- Genre: Reality television
- Created by: Shaunie Henderson
- Starring: Gloria Govan; Shaunie Henderson; Suzie Ketcham; Evelyn Lozada; Royce Reed; Jennifer Williams; Tami Roman; Meeka Claxton; Kenya Bell; Kesha Nichols; Tasha Marbury; Jackie Christie; Malaysia Pargo; Laura Govan; Brooke Bailey; Brandi Maxiell; Brittish Williams; Angel Brinks; LaTosha Duffey; Jac'Eil Duckworth; Brittany Renner; Vanessa Rider; Chantel Christie-Jeffries; Denise Reann Garcia; Ming Lee; Ty Young;
- Country of origin: United States
- Original language: English
- No. of seasons: 12
- No. of episodes: 184 (list of episodes)

Production
- Executive producers: Shaunie Henderson; Steven Weinstock; Glenda Hersh; Lauren Eskelin; Lorraine Haughton-Lawson; Julie "Bob" Lombardi; Paula Arnada; Jennifer Aguirre; Kenny Loeliger-Myers; Mark Seliga; Alissa Horowitz; Yessica Garcia; Katie Sole;
- Camera setup: Multiple
- Running time: 20–23 minutes (season 1); 42–44 minutes (seasons 2–12);
- Production companies: Shed Media; Truly Original (2019–2025); MTV Entertainment Studios (2022–2023); VH1 (2024–2025);

Original release
- Network: VH1
- Release: April 11, 2010 – July 28, 2025

Related
- Football Wives; Basketball Wives LA; Baseball Wives; Ev and Ocho; Shaunie's Home Court; Baller Wives; Shaunie & Keion's Destination "I Do"; Basketball Wives Orlando;

= Basketball Wives =

American reality TV series

Basketball Wives is an American reality television series broadcast on VH1. It has aired twelve seasons, and follows the everyday lives of women romantically linked to players in the professional basketball industry. The first five seasons were filmed in Miami, Florida, and aired from April 11, 2010 until October 21, 2013. The spin-off series, Basketball Wives LA, also aired five seasons from August 29, 2011 until October 23, 2016. The original Basketball Wives was rebooted and relocated to Los Angeles, California beginning with the sixth season, which premiered on April 17, 2017. Some Basketball Wives LA cast members were combined into the original series, and subsequent seasons are considered continuous with the original series by the network.
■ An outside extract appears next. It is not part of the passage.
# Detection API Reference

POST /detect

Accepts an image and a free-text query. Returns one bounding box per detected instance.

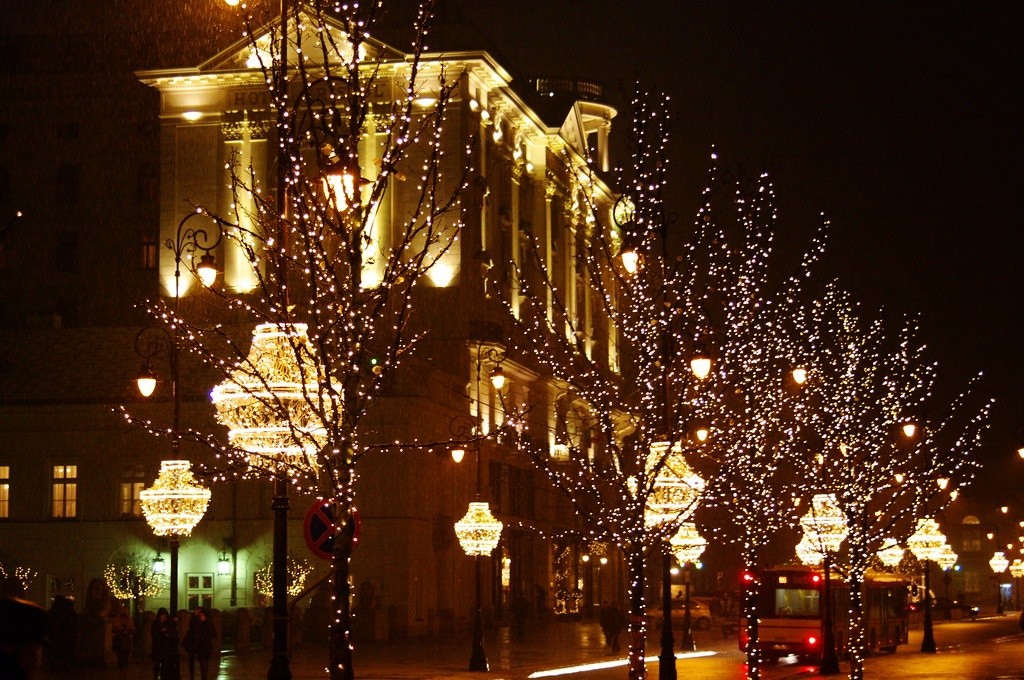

Basketball Wives cast members that have appeared on both runs include Shaunie Henderson, Evelyn Lozada, Tami Roman, and Jennifer Williams. Basketball Wives LA cast members that were combined into the second run include Jackie Christie, Malaysia Pargo, Brooke Bailey, Brandi Maxiell, Brittish Williams, Angel Brinks, and LaTosha Duffey. The twelfth season cast featured Christie, Lozada, Maxiell, Williams, Brittany Renner, Chantel Christie-Jeffries, Denise Reann Garcia, Ming Lee, and Ty Young, with Henderson making guest appearances.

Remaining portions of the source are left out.